> _Gekozen tekst_
Vijf jonge tuinarchitecten in vier portretten. Vijf profielen van liefde voor creëren én van het moeizaam opstarten van een carrière. Tegelijk ook vijf verhalen over de zoektocht naar een persoonlijke stijl.

:: Kristof Swinnen, Ankerstraat 29, 9100 Sint-Niklaas, 03 710 11 51. Waasland, regio Bornem, Puurs en Gent. winnen-fillaud@skynet.be

:: Bieke Wildemeers, Linea Hortus, Chaussée de Bruxelles 163, 7090 Hennuyères/Prinsenbos 160, 1502 Lembeek, 067 55 66 98. Actief van Ninove tot Antwerpen. Linea-hortus@skynet.be

:: Tom en Bart Joris, Jan Joris Tuinarchitektuur, Heislagsebaan 153, 2930 Brasschaat, 03 651 94 70. Actief in binnen- en buitenland. www.janjoristuinen.be

:: Emke Van Gassen, Beukenlaan 15, 1570 Vollezele, 054 56 71 15. Actief in ruime regio rond Brussel. Vangassen.e@belgacom.net n

1. Kristof Swinnen (35) : “Mijn tuinen zijn sober, zonder te vergeten dat de bewoners er ook geborgenheid in moeten vinden.”

> _Geëxtraheerde gegevens_
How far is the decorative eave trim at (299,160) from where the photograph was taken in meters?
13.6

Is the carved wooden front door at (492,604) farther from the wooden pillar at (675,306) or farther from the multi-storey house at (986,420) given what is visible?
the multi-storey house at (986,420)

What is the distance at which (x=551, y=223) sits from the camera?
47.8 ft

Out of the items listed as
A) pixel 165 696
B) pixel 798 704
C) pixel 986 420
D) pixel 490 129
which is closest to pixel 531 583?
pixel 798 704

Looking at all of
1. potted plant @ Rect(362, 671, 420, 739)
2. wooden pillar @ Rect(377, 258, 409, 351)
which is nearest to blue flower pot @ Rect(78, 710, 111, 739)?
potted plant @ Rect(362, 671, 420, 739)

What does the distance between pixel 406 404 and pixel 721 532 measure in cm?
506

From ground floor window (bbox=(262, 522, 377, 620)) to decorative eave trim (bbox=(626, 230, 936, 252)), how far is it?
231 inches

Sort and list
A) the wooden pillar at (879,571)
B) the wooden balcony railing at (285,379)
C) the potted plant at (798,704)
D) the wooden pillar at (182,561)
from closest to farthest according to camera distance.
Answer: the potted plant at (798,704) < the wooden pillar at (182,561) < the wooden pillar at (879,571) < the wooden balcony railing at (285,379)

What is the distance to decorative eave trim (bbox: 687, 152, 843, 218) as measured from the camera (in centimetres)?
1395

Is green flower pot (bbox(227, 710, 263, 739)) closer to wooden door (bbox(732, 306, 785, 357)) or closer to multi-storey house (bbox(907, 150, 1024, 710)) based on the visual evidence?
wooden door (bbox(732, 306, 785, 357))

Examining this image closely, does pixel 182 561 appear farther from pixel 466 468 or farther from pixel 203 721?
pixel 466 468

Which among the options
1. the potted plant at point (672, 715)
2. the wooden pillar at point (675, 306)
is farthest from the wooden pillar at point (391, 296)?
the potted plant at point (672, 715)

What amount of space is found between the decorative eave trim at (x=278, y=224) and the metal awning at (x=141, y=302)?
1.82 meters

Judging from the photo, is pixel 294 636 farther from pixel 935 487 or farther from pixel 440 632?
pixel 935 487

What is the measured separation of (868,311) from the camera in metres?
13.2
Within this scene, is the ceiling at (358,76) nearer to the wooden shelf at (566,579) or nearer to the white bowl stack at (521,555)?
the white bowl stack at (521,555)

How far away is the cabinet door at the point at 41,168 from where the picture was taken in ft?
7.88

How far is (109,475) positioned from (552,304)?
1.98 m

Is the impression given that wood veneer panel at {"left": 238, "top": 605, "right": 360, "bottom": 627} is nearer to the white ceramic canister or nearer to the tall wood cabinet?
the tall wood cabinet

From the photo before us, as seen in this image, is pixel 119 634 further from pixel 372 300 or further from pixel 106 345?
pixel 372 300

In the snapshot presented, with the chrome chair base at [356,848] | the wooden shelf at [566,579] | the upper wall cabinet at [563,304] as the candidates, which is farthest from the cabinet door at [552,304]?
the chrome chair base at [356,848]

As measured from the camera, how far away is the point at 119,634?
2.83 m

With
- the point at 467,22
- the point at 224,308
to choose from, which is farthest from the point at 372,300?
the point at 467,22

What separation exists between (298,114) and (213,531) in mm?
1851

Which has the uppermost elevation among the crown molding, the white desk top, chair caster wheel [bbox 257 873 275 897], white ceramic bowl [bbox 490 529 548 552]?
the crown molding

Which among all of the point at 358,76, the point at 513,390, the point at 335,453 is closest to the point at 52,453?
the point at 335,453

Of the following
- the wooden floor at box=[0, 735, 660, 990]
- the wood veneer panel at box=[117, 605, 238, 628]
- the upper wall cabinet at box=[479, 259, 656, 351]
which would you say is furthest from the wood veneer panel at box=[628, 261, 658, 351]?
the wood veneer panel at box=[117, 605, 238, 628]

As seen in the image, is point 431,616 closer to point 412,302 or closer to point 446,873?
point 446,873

...

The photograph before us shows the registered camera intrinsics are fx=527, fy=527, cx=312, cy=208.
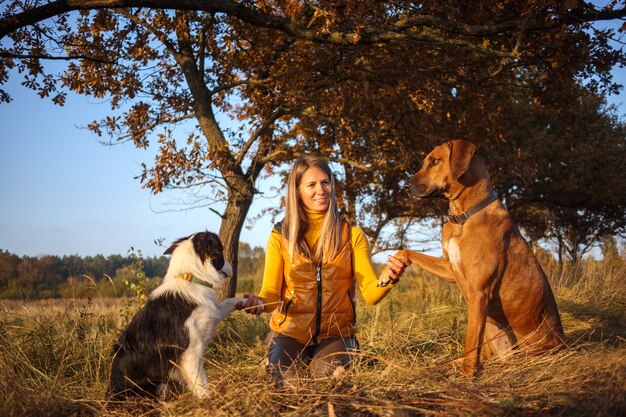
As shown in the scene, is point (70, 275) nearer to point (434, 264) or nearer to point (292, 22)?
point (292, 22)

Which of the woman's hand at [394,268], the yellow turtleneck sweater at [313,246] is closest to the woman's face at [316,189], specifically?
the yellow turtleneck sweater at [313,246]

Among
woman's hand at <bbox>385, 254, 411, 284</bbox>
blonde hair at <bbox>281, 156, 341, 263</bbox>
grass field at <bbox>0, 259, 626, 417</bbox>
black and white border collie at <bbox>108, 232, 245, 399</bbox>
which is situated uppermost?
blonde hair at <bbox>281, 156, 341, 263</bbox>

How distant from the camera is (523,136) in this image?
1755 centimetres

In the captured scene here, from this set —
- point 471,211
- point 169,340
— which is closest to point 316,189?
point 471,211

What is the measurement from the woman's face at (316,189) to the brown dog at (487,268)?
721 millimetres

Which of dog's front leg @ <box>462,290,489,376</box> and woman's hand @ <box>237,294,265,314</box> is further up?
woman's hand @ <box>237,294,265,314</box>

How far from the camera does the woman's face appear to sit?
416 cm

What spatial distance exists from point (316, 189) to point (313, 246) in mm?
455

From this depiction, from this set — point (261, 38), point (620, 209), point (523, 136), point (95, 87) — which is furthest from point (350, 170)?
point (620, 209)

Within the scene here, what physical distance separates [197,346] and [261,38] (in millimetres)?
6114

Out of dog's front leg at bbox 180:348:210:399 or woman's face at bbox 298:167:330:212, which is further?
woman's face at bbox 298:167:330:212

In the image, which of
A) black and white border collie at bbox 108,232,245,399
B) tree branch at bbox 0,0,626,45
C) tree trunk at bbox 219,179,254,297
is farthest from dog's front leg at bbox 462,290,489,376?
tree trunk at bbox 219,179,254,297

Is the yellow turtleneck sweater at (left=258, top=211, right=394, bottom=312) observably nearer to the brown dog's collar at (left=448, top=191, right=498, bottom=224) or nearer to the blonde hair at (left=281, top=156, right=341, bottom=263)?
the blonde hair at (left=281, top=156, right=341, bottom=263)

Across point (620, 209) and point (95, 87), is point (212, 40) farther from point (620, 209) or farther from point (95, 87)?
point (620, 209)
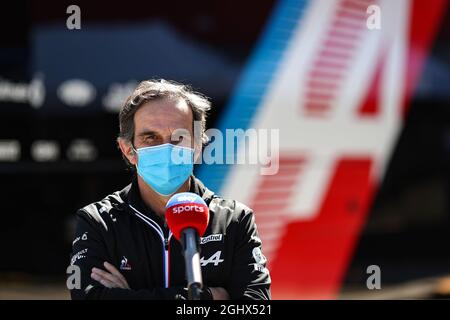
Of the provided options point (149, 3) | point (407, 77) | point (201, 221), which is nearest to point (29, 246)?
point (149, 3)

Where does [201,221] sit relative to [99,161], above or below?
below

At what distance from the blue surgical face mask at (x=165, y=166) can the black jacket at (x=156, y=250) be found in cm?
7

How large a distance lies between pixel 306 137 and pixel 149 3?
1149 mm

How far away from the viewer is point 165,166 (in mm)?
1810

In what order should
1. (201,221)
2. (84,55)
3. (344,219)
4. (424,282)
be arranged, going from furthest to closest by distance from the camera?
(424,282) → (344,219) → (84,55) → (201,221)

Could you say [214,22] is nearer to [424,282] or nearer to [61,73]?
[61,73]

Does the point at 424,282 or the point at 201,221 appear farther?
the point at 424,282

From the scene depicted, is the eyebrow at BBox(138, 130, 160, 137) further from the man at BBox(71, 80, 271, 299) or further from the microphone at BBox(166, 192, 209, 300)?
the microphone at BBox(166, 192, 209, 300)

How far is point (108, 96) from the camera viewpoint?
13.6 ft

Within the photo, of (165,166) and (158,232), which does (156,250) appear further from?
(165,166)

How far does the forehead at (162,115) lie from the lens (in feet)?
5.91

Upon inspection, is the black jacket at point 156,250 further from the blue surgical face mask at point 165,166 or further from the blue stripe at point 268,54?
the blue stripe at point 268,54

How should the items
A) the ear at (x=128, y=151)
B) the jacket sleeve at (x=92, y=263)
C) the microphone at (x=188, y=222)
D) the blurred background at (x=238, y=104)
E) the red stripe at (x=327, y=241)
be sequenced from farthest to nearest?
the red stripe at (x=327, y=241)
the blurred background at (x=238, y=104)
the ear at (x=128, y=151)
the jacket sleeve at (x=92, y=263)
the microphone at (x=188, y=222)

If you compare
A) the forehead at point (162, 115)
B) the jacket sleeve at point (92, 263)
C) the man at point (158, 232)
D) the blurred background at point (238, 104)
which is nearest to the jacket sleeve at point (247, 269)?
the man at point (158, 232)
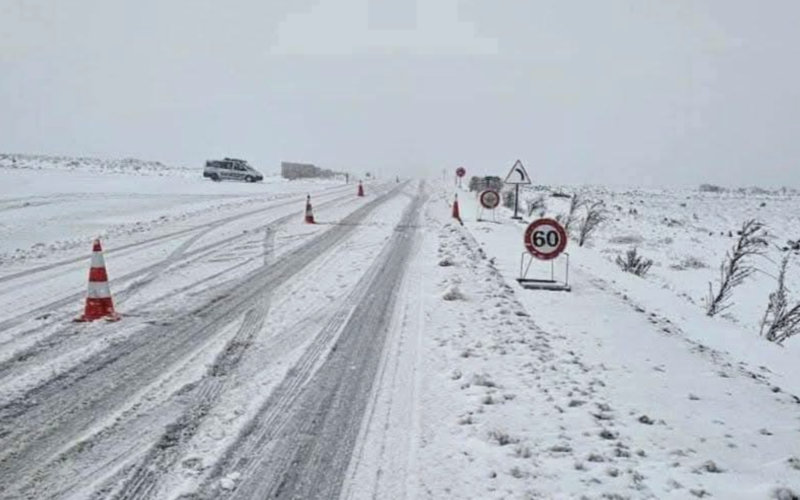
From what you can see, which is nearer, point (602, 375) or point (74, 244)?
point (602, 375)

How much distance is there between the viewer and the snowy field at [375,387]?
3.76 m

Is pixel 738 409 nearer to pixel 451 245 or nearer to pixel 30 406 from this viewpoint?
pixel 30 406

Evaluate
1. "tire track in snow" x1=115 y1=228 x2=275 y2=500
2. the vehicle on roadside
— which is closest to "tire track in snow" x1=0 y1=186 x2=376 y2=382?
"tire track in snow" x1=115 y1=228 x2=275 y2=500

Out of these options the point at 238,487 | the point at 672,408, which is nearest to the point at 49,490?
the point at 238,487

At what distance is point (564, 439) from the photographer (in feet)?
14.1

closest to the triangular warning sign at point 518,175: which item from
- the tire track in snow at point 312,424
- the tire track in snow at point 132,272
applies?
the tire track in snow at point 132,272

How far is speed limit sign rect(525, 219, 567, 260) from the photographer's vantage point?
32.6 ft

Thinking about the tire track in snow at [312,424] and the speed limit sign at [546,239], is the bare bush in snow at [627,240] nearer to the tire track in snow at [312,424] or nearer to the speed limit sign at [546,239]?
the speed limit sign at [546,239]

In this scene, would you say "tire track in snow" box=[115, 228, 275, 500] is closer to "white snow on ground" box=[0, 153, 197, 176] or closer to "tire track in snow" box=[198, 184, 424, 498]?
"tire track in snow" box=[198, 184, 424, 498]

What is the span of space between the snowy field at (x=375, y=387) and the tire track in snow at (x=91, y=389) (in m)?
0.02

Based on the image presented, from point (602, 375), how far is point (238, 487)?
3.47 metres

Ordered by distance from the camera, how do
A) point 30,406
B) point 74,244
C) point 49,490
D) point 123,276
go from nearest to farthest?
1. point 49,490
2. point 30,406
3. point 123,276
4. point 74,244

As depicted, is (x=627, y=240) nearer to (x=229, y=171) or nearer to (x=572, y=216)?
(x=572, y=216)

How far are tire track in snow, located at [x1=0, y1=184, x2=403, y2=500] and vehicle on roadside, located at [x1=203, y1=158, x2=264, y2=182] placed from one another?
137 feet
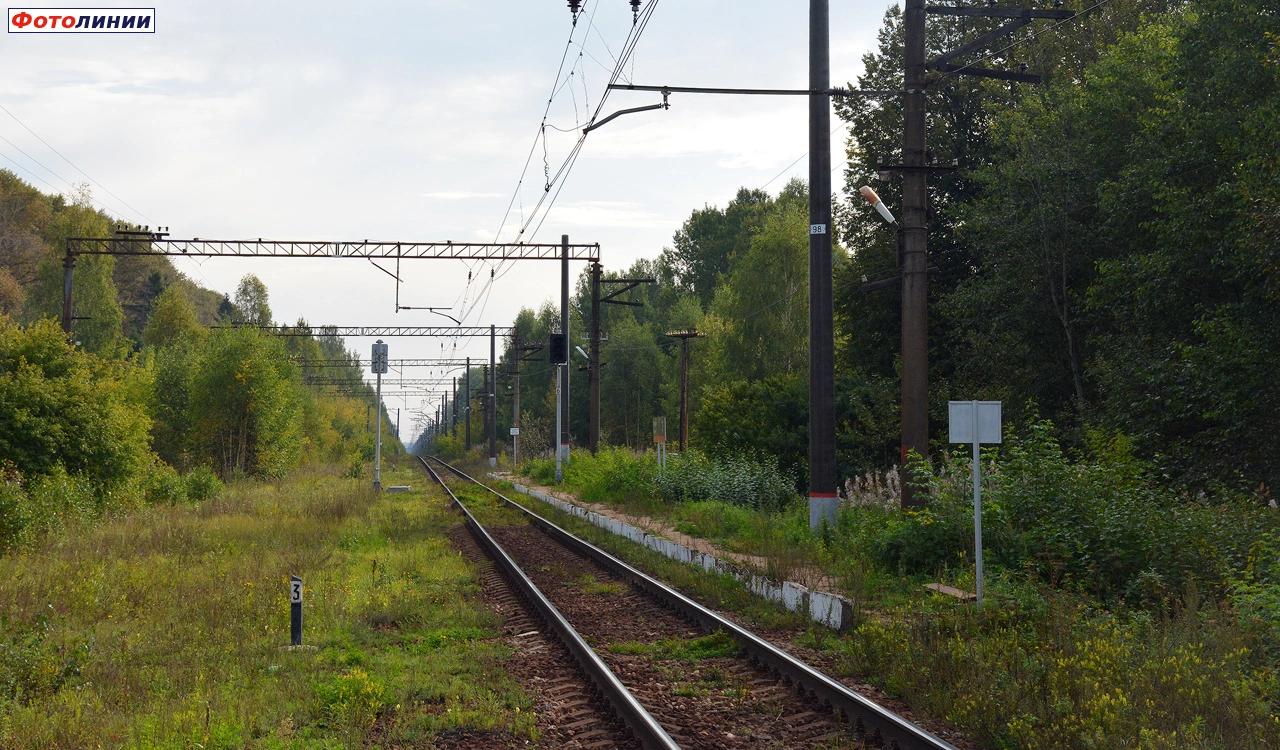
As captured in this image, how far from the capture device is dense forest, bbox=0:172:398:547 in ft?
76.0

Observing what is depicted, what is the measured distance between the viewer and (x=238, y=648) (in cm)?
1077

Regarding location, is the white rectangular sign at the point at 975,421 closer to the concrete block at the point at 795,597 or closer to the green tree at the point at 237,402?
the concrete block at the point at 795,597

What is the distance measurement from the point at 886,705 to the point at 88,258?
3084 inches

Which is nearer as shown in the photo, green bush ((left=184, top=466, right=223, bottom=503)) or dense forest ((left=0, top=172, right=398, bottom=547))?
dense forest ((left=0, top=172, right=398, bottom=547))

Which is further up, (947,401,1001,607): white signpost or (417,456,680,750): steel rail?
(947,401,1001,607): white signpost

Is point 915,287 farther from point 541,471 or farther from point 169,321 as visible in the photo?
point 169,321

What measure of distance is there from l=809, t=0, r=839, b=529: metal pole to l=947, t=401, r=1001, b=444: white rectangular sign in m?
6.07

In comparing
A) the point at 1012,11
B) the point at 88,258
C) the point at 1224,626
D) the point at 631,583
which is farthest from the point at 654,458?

> _Korte opdracht 1_
De tekst over de jonge tuinarchitecten spreekt van vijf architecten in vier portretten. Leg in één tot drie zinnen uit hoe dat kan.
> _Korte opdracht 2_
Schrijf de tekst over de jonge tuinarchitecten verder vanaf het citaat van Kristof Swinnen.
Voor het werk met de tekst heb je de items niet nodig.

> _Geschreven antwoord 1_
Tom en Bart Joris staan samen in één vermelding, onder Jan Joris Tuinarchitektuur in Brasschaat. De andere drie architecten hebben elk een eigen vermelding, zodat vijf mensen in vier portretten aan bod komen.

> _Geschreven antwoord 2_
Kristof Swinnen droomde van een toekomst als architect, maar het PMS raadde het hem af. Productontwikkeling was de tweede keuze. “Maar om daarin wat te betekenen, moet je je aanpassen aan grote multinationals. Tuinarchitectuur bood de mogelijkheid om creatief en zelfstandig te zijn en veel contact met mensen te hebben.” Zijn eerste opdracht was een tuintje voor een collega-student in Sint-Martens-Latem, met een vulpotlood als enig honorarium. Daarna werkte hij vier jaar op het ontwerpbureau Jacques Wirtz, volgens hem de ambassadeur van de tuin- en landschapsarchitectuur in België. Een wedstrijd voor jonge tuinarchitecten zette hem aan tot het volledig zelfstandig worden. “Dat is niet altijd even makkelijk, want van ontwerpen alleen kan je niet leven.” Daarom bracht Kristof zijn ontwerpactiviteiten onder in een bvba, waarin zijn vennoot Christophe Fillaud verantwoordelijk is voor de uitvoering. Dat de formule werkt, blijkt uit de prijzen ‘ beste tuinaannemer’ die ze behaalden in 2000 en 2001.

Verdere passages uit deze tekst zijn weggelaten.